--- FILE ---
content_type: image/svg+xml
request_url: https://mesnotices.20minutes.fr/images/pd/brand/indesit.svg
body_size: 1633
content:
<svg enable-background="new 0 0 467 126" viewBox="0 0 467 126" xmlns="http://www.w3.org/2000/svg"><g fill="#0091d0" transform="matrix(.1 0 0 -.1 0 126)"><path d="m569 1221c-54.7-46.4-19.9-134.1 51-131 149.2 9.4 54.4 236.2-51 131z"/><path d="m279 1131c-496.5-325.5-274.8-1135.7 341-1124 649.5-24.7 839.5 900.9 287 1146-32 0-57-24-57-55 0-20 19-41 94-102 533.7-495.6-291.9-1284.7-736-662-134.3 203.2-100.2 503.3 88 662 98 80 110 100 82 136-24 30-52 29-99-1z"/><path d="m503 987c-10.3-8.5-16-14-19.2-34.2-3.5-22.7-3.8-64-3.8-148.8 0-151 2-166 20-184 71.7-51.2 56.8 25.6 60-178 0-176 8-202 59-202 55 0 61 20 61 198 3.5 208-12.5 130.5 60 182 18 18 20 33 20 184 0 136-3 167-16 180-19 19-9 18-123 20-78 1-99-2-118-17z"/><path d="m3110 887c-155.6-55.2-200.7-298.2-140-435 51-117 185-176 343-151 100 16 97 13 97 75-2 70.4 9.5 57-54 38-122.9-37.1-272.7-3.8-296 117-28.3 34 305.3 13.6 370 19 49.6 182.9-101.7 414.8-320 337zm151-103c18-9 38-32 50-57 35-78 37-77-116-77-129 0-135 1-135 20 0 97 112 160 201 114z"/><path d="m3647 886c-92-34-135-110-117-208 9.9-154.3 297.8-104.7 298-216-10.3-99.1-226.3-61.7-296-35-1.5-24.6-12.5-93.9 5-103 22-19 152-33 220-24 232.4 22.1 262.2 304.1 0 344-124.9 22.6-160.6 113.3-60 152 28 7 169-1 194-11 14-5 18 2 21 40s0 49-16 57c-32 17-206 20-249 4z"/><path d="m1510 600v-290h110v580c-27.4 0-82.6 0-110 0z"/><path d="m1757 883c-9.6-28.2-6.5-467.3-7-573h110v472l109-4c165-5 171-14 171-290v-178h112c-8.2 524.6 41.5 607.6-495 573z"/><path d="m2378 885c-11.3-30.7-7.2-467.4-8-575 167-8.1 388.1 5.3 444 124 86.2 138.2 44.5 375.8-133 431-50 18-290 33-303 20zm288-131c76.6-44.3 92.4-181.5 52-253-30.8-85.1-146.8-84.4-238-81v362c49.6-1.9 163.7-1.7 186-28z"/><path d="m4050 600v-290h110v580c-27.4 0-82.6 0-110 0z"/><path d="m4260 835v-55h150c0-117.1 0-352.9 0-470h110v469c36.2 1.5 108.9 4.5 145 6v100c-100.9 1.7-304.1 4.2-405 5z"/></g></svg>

= Task =
The lines above should be printed again, exactly as they are.

= Answer =
--- FILE ---
content_type: image/svg+xml
request_url: https://mesnotices.20minutes.fr/images/pd/brand/indesit.svg
body_size: 1633
content:
<svg enable-background="new 0 0 467 126" viewBox="0 0 467 126" xmlns="http://www.w3.org/2000/svg"><g fill="#0091d0" transform="matrix(.1 0 0 -.1 0 126)"><path d="m569 1221c-54.7-46.4-19.9-134.1 51-131 149.2 9.4 54.4 236.2-51 131z"/><path d="m279 1131c-496.5-325.5-274.8-1135.7 341-1124 649.5-24.7 839.5 900.9 287 1146-32 0-57-24-57-55 0-20 19-41 94-102 533.7-495.6-291.9-1284.7-736-662-134.3 203.2-100.2 503.3 88 662 98 80 110 100 82 136-24 30-52 29-99-1z"/><path d="m503 987c-10.3-8.5-16-14-19.2-34.2-3.5-22.7-3.8-64-3.8-148.8 0-151 2-166 20-184 71.7-51.2 56.8 25.6 60-178 0-176 8-202 59-202 55 0 61 20 61 198 3.5 208-12.5 130.5 60 182 18 18 20 33 20 184 0 136-3 167-16 180-19 19-9 18-123 20-78 1-99-2-118-17z"/><path d="m3110 887c-155.6-55.2-200.7-298.2-140-435 51-117 185-176 343-151 100 16 97 13 97 75-2 70.4 9.5 57-54 38-122.9-37.1-272.7-3.8-296 117-28.3 34 305.3 13.6 370 19 49.6 182.9-101.7 414.8-320 337zm151-103c18-9 38-32 50-57 35-78 37-77-116-77-129 0-135 1-135 20 0 97 112 160 201 114z"/><path d="m3647 886c-92-34-135-110-117-208 9.9-154.3 297.8-104.7 298-216-10.3-99.1-226.3-61.7-296-35-1.5-24.6-12.5-93.9 5-103 22-19 152-33 220-24 232.4 22.1 262.2 304.1 0 344-124.9 22.6-160.6 113.3-60 152 28 7 169-1 194-11 14-5 18 2 21 40s0 49-16 57c-32 17-206 20-249 4z"/><path d="m1510 600v-290h110v580c-27.4 0-82.6 0-110 0z"/><path d="m1757 883c-9.6-28.2-6.5-467.3-7-573h110v472l109-4c165-5 171-14 171-290v-178h112c-8.2 524.6 41.5 607.6-495 573z"/><path d="m2378 885c-11.3-30.7-7.2-467.4-8-575 167-8.1 388.1 5.3 444 124 86.2 138.2 44.5 375.8-133 431-50 18-290 33-303 20zm288-131c76.6-44.3 92.4-181.5 52-253-30.8-85.1-146.8-84.4-238-81v362c49.6-1.9 163.7-1.7 186-28z"/><path d="m4050 600v-290h110v580c-27.4 0-82.6 0-110 0z"/><path d="m4260 835v-55h150c0-117.1 0-352.9 0-470h110v469c36.2 1.5 108.9 4.5 145 6v100c-100.9 1.7-304.1 4.2-405 5z"/></g></svg>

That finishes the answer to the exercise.